Study site and participants
We performed a cross-sectional study of HPV prevalence using anal swab specimens among HIV-infected and uninfected MSM. Study participants were recruited from 3 cities (Xi’an, Chengdu, and Taiyuan) between March 2012 and December 2013, through local nongovernment organizations (Xi’an Tongkang Volunteers Workstation, Chengdu Yongle Volunteers Workstation, and Taiyuan kangtong Volunteers Workstation). Multiple methods were used for recruitment including website advertisement, the community, STD clinics, and voluntary HIV counseling and testing (VCT) clinics. Eligibility criteria were: (1) male and at least 18 years old, (2) self-reported ever had sex with men in the nearly past years, (3) willingness to provide blood samples for HIV and anal swab specimens to test HPV infection and genotypes and (4) able and willing to provide written informed consent.
Data collection
Data were collected using a questionnaire administered by trained interviewers in a private room. Each study participant was assigned a unique code that was used to link the questionnaire. Data were collected, including self-reported sociodemographic characteristics (e.g., age, income, ethnicity, education, employment, and marriage status, smoking habits), sexual behaviors in the past 6 months, knowledge on HPV and HPV vaccine, and the acceptance of the HPV vaccine. Clinical physical examination was performed to detect any genital and anal ulcers and warts. The nature of ulcers and discharges suggestive of sexually transmitted infections (STIs) were described in detail by trained physicians blinded to questionnaire data.
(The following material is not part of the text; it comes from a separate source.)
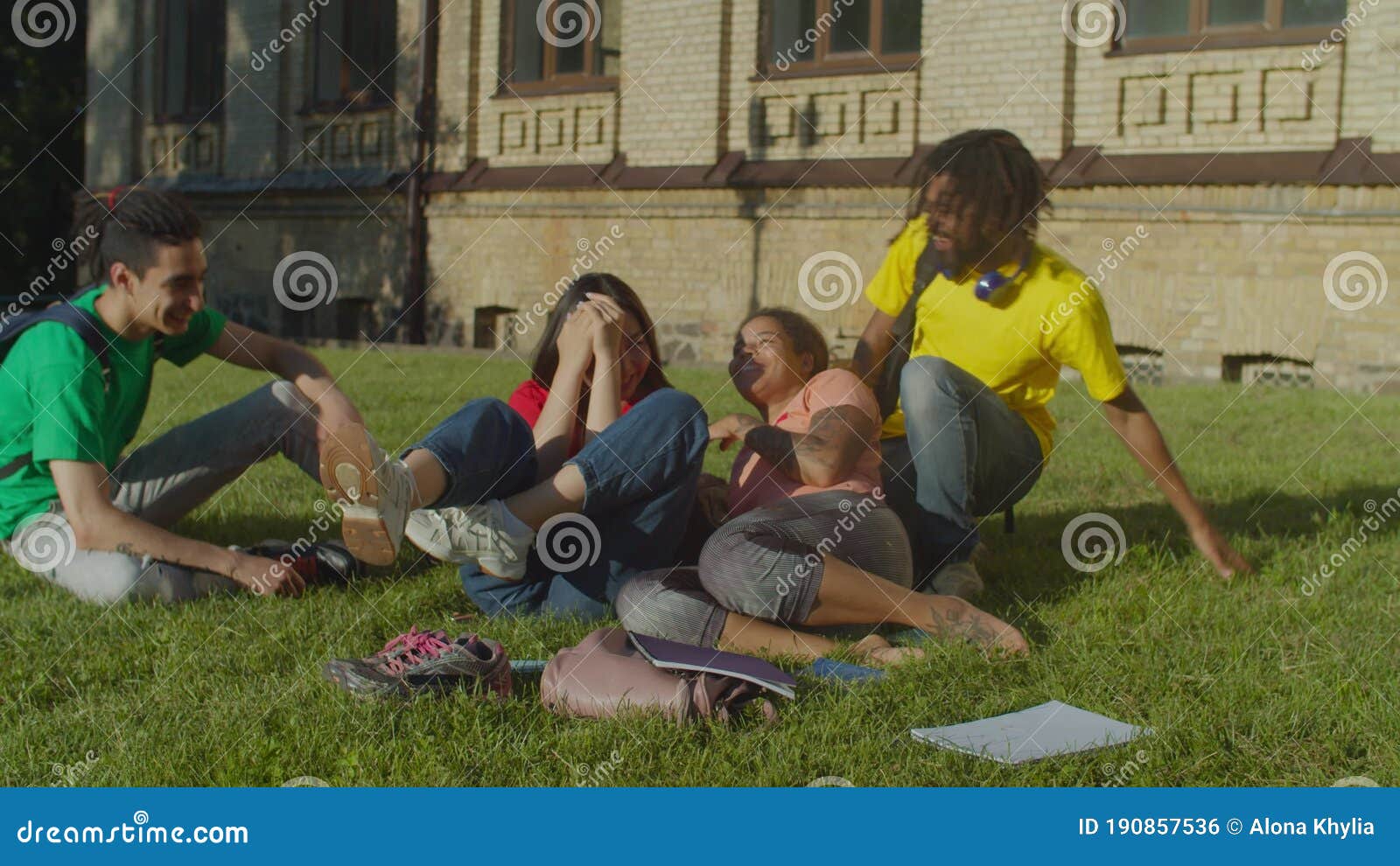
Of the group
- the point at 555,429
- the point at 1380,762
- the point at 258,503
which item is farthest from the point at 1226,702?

Sample collection and laboratory tests
The sample collection and physical examination were performed by trained and experienced physicians. Blood samples were collected for test of HIV serology. The HIV infection status was determined by an enzyme immunoassay (Wantai Biological Medicine Company, Beijing, China). And positive tests were confirmed by HIV-1/2 Western blot assay (HIV Blot 2.2 WB; Gene labs Diagnostics, Singapore). Trained health workers at each site collected anal samples by rotating saline water moistened nylon flocked swab in the anal canal for about 2 minutes. The swab was then kept in 3 mL of sample transport medium for Hybribio 37 HPV GenoArray Diagnostic Kit (Chaozhou Hybribio Limited Corporation, Guangzhou, China). Hybribio 37 HPV GenoArray Diagnostic Kit Test is based on a flow-through hybridization and gene-chip method. The low-density gene chip was pre-fixed with 37 type-specific oligonucleotides and the genotype was analyzed using HybriMax (Chaozhou Hybribio Limited Corporation). The results were then evaluated by a colorimetric change on the chip under direct visualization. Blue–purple spots were recognized as HPV positive. This testing kit can detect 37 common types of HPV, including 23 oncogenic (16, 18, 26, 31, 33, 35,39, 45, 51, 52, 56, 58, 59, 66, 68, 82,83,53, 55, 34, 57, 69, and 71) and 14 non-oncogenic types (06, 11, 40, 42, 44, 54,61, 67, 70, 72, 73, 82, and 84)18,19. Study participants with genotyping positive for any HPV type were determined to be currently infected with HPV.
Statistical analysis
Data for questionnaire responses, physical examinations, and laboratory tests were entered independently by two study staff and verified with EpiData software (EpiData 3.1 for Windows, The EpiData Association Odense, Denmark). After cleaning, the data were then converted and analyzed using Statistical Analysis System (SAS 9.12 for Windows; SAS Institute Inc., NC, USA).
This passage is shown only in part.